Can someone become a finance broker

Dubious financial advisors

What is a "Financial Advisor"?

The term "financial advisor", sometimes garnished with the addition "independent", is sonorous. It promises what many are lacking: sound advice on financial matters that is solely geared towards the well-being of the customer. It is not uncommon, however, that only hot air comes out, according to the motto: What is sold is what brings the highest commission. Anyone who thinks that a "financial advisor", "asset optimizer" or "money specialist" always has a bright head is making a big mistake.

The amendment to the trade regulations (GewO) and the regulation on financial investment brokering as of January 1, 2013 did not introduce a precisely defined job description. After all, since then the consultant has had to provide proof of expertise and take out insurance that is liable for financial loss (§ 34f GewO, § 1 FinVermV).

This does not apply to capital management companies under the KAGB and their advisors, as the business operations of a capital management company already require approval from BaFin.

How does a dubious financial advisor establish contact?

The first contact is often made without prior notice over the phone or at the front door. Unsolicited offers by email are also becoming increasingly popular. Contacting us without prior consent is prohibited by law. However, since disregard of the prohibition is rarely prosecuted, dubious financial advisors are not deterred.

Serious providers forego unsolicited phone calls. You only call them if there are already contractual relationships.

Checklist: How do you recognize dubious financial advisors?

  • The initial telephone contact takes place without a request from the customer.
  • Terms such as "optimize old-age provision", "save taxes" or "risk-free" are used as "decoy".
  • Customer questions are often answered with counter-questions and moral pressure is applied ("Do I look like I'm lying?").
  • The "friendship scam" is supposed to create trust, something like this: "Your work colleague / sports comrade recommended that I ask you whether you would also like to save a lot of money every month."
  • High returns without risk are promised. But: the higher the return, the greater the risk!
  • Only verbal promises are made about the security, return and duration of the offers. Attention: If these promises are not fulfilled, there are problems of proof.

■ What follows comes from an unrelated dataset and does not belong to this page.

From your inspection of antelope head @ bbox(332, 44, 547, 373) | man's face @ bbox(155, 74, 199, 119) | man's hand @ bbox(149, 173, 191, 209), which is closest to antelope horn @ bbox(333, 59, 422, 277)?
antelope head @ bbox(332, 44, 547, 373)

Therefore always make promises in writing!
  • Existing investments are badly made and you are asked to terminate them.
  • The considerable costs for sales, preparation of prospectuses, administration and the brokerage of bank loans are concealed.
    Danger: Never let it get rid of, it's all in the prospectus.
  • There is pressure to sign contracts quickly. But: Investment products are a dime a dozen. There is no hurry!
  • A sales prospectus is only handed over after the contract has been signed - often after the withdrawal period has expired.
  • The approval as a financial broker is not entered in a register at BaFin or at the locally responsible Chamber of Industry and Commerce.

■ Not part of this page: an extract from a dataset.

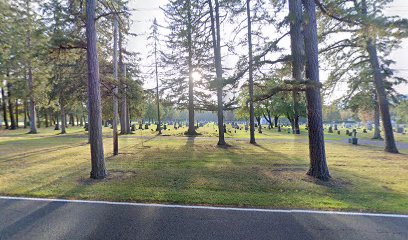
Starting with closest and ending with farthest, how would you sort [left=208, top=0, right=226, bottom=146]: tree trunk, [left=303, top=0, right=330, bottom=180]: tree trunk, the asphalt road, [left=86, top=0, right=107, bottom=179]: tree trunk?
1. the asphalt road
2. [left=303, top=0, right=330, bottom=180]: tree trunk
3. [left=86, top=0, right=107, bottom=179]: tree trunk
4. [left=208, top=0, right=226, bottom=146]: tree trunk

How does the financial advisor make his money?

At the expense of the customer! Most "financial advisors" work as self-employed commercial agents on a commission basis. The more and the more expensive products are sold, the brighter the cash register rings.
It is not decisive whether the product fits the customer. It is not uncommon for the conversation to be directed towards a single offer anyway. The focus for the "consultant" is the quick conclusion of a contract. Because time is money.

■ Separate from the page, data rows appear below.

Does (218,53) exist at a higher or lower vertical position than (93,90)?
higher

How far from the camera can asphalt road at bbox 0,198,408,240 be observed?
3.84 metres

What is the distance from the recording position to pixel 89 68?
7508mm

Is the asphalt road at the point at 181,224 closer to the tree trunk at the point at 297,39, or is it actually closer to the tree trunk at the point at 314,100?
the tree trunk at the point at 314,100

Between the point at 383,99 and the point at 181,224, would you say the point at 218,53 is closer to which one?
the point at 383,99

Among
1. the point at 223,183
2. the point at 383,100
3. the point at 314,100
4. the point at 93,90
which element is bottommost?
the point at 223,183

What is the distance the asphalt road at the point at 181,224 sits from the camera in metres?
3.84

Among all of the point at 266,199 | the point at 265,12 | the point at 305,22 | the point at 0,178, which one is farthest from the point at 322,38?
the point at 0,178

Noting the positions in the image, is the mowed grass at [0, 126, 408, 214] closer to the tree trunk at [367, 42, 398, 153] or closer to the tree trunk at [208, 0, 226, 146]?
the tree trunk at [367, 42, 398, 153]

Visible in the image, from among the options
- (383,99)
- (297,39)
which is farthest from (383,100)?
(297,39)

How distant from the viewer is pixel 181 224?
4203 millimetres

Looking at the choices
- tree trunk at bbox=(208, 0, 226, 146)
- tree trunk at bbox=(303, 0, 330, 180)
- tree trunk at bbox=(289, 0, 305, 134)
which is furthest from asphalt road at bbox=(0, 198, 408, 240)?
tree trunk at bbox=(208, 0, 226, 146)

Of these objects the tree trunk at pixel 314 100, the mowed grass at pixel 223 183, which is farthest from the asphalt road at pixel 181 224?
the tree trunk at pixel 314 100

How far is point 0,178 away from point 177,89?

Are there reputable financial advisors?

Yes, typical features are that

  • they give the customer enough time to study the investment documents carefully and recommend that they do so
    get a second opinion, e.g. from a consumer advice center or a tax advisor;
  • they have no problem with confirming and delivering the important facts in writing;
  • they expressly state that the contract can be revoked within 14 days if doubts about the decision arise after the conclusion of the contract.

Important for her!

Never enter into contracts with financial advisors who

  • want to get in touch and talk about monetary matters without prior agreement;
  • come up with the "friendship scam" and push for a hasty conclusion;
  • promise high returns without risk and an exit option at any time;
  • only make verbal commitments.

The best protection against such financial sharks: Simply hang up the phone!